• _TASK INPUT_
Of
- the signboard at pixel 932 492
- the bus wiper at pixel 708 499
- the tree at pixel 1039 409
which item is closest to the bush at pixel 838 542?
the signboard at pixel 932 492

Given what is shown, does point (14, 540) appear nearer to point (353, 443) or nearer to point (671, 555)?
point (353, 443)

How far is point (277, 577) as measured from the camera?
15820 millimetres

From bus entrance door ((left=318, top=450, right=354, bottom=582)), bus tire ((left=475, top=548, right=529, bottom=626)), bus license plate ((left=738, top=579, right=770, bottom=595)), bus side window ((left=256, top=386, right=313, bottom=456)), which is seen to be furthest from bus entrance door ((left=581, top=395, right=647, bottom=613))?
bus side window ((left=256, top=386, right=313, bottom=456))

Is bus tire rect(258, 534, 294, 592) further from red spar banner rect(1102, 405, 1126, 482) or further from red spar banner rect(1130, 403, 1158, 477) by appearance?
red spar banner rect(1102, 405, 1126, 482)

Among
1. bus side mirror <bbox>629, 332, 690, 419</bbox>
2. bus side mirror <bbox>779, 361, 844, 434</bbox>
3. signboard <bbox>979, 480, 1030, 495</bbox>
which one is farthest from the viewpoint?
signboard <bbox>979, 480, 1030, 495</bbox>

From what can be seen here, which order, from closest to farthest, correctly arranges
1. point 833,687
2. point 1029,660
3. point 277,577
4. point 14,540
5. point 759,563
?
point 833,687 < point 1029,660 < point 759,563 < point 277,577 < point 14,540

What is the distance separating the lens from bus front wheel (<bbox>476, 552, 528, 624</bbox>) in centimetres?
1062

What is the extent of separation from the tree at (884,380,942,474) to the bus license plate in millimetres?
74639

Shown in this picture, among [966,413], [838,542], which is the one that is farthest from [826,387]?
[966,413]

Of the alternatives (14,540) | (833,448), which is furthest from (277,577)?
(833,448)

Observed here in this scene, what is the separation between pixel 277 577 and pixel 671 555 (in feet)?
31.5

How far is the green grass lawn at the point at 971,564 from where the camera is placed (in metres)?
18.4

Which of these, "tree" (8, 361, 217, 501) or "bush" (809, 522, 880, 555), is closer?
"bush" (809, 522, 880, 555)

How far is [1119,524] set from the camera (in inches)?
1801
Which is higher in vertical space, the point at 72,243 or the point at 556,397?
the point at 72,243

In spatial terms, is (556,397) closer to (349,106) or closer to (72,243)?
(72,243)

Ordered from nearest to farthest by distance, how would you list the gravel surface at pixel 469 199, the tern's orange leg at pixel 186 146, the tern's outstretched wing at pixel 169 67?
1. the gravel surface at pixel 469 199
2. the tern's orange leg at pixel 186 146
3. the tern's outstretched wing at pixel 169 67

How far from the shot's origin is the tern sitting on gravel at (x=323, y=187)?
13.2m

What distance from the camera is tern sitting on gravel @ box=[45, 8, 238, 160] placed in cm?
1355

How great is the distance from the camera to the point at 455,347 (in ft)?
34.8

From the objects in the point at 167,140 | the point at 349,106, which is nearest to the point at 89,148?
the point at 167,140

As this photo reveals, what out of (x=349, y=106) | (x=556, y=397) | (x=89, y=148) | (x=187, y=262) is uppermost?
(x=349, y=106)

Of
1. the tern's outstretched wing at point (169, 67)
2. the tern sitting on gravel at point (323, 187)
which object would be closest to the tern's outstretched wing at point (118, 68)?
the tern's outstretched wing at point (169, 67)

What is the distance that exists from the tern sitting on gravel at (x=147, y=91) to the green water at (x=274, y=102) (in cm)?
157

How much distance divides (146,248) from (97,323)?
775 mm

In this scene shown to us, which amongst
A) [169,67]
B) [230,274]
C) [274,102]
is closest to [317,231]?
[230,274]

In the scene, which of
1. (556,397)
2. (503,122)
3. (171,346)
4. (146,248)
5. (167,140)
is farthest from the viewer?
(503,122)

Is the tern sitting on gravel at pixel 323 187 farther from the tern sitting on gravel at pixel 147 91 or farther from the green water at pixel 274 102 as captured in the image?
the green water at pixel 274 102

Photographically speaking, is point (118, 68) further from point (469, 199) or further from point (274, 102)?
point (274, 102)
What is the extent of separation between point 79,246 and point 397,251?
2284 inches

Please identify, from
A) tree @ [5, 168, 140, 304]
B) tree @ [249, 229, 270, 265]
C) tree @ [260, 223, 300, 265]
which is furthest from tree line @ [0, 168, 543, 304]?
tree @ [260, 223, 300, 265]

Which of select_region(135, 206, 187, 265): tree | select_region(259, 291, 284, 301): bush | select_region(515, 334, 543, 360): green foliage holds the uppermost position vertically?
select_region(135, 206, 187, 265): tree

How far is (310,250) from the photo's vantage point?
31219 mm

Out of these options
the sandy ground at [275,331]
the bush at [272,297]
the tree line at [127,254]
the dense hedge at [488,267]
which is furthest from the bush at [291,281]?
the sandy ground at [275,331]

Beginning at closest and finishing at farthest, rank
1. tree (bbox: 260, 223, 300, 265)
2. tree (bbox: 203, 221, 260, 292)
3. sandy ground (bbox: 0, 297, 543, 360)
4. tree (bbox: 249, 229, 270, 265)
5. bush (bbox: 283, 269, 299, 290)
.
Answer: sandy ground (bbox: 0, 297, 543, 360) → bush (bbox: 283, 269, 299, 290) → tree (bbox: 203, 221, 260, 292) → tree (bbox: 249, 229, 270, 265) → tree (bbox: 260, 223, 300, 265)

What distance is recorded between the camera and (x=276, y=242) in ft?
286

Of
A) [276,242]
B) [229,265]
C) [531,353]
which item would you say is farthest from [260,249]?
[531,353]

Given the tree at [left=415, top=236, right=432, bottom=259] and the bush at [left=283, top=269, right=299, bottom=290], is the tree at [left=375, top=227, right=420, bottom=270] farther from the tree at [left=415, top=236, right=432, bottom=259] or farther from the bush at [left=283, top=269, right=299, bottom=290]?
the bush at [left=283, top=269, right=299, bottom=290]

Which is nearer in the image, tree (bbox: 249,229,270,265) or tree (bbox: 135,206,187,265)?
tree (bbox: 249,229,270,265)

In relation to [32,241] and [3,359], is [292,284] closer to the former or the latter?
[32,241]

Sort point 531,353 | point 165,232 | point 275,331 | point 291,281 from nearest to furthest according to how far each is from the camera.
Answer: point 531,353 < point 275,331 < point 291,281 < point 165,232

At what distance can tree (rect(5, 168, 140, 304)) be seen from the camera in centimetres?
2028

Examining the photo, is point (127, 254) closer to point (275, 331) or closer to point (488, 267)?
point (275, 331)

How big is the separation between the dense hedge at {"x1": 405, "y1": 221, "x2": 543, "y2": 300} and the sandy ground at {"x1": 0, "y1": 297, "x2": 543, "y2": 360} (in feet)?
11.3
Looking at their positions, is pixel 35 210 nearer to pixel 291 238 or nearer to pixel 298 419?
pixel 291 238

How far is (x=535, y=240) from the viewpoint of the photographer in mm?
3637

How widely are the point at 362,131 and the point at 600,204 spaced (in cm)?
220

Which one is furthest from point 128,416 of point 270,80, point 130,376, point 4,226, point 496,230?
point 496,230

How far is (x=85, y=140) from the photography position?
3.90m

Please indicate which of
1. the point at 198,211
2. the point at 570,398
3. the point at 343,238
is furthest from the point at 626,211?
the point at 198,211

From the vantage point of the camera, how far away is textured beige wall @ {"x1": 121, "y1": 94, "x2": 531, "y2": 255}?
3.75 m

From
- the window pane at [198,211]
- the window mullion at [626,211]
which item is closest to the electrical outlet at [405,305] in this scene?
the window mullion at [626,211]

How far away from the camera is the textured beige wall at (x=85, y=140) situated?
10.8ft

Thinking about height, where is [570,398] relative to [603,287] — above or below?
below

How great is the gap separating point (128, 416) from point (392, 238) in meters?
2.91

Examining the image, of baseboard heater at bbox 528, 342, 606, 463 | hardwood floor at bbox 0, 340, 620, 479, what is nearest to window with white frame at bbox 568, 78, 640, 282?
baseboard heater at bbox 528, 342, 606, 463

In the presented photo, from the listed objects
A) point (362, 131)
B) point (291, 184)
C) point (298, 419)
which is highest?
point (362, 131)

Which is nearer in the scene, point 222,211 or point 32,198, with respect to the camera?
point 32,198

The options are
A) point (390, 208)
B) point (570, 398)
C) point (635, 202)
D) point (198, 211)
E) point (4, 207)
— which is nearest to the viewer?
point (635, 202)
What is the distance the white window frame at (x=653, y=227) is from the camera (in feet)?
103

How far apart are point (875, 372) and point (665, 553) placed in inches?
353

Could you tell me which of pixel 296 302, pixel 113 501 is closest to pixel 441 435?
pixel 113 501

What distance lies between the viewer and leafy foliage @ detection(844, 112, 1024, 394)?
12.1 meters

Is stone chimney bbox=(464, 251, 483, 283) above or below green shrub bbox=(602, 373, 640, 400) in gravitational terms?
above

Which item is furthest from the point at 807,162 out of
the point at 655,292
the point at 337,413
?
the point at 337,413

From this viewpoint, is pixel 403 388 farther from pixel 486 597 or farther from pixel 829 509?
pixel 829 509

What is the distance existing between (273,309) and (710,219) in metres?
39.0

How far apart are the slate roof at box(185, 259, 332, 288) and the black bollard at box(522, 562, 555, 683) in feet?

• _WHAT TO PRODUCE_
Copy out the lines starting with the first one and going on through the line with "15820 millimetres", both ends included.

• _THE RESPONSE_
Of
- the signboard at pixel 932 492
- the bus wiper at pixel 708 499
- the tree at pixel 1039 409
which item is closest to the bush at pixel 838 542?
the signboard at pixel 932 492

Given what is shown, does point (14, 540) appear nearer to point (353, 443) or nearer to point (671, 555)?
point (353, 443)

How far is point (277, 577) as measured from the camera?
15820 millimetres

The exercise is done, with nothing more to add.